Install the Director package:
apt -y install icinga-directorCreate a dedicated database for the Director. Log into MariaDB:
mysql -u root -pRun the following SQL to create the Director database and user:
CREATE DATABASE director CHARACTER SET 'utf8';
CREATE USER 'director'@'localhost' IDENTIFIED BY 'StrongPassword123';
GRANT ALL ON director.* TO 'director'@'localhost';
FLUSH PRIVILEGES;
EXIT;After creating the database, open Icinga Web 2 in your browser and navigate to Configuration - Application - Resources. Add a new database resource with the Director database credentials you just created. Make sure the character set is UTF8.
Then go to the Icinga Director module from the main menu.

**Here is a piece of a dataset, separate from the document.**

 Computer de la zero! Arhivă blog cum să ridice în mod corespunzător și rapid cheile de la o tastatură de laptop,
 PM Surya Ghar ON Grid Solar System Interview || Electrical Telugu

The kickstart wizard will run automatically on first access and import your existing Icinga2 configuration into the Director database. This process takes a few minutes depending on the size of your monitoring environment.

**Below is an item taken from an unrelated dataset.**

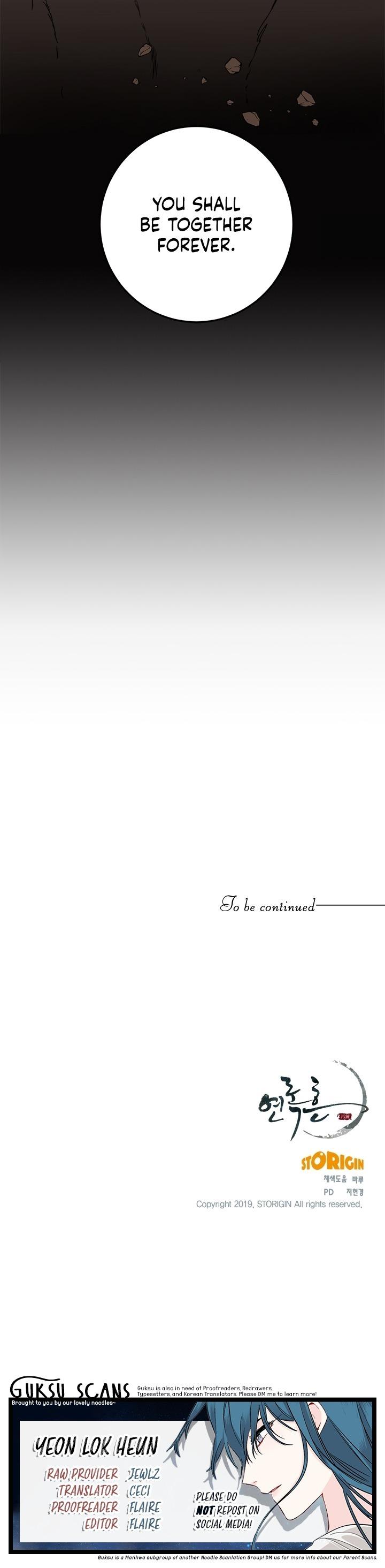 Yeon Lok Heun Chapter 46 - Page 12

Once the kickstart completes, you can manage all host, service, and notification configurations from the web interface. The Director deploys changes to Icinga2 through the Icinga2 API, so no manual file editing or service restarts are needed.
Conclusion
You now have a fully functional Icinga2 monitoring stack running on Ubuntu 24.04 or Debian 13 - with IcingaDB for data storage, Redis for high-performance transport, Icinga Web 2 for the dashboard, and optionally the Director module for web-based configuration management.
For production deployments, secure the web interface with HTTPS using Let's Encrypt or a commercial certificate, set up database monitoring for the MariaDB backend, configure regular database backups, and consider setting up a distributed monitoring architecture with satellite nodes for monitoring across multiple networks.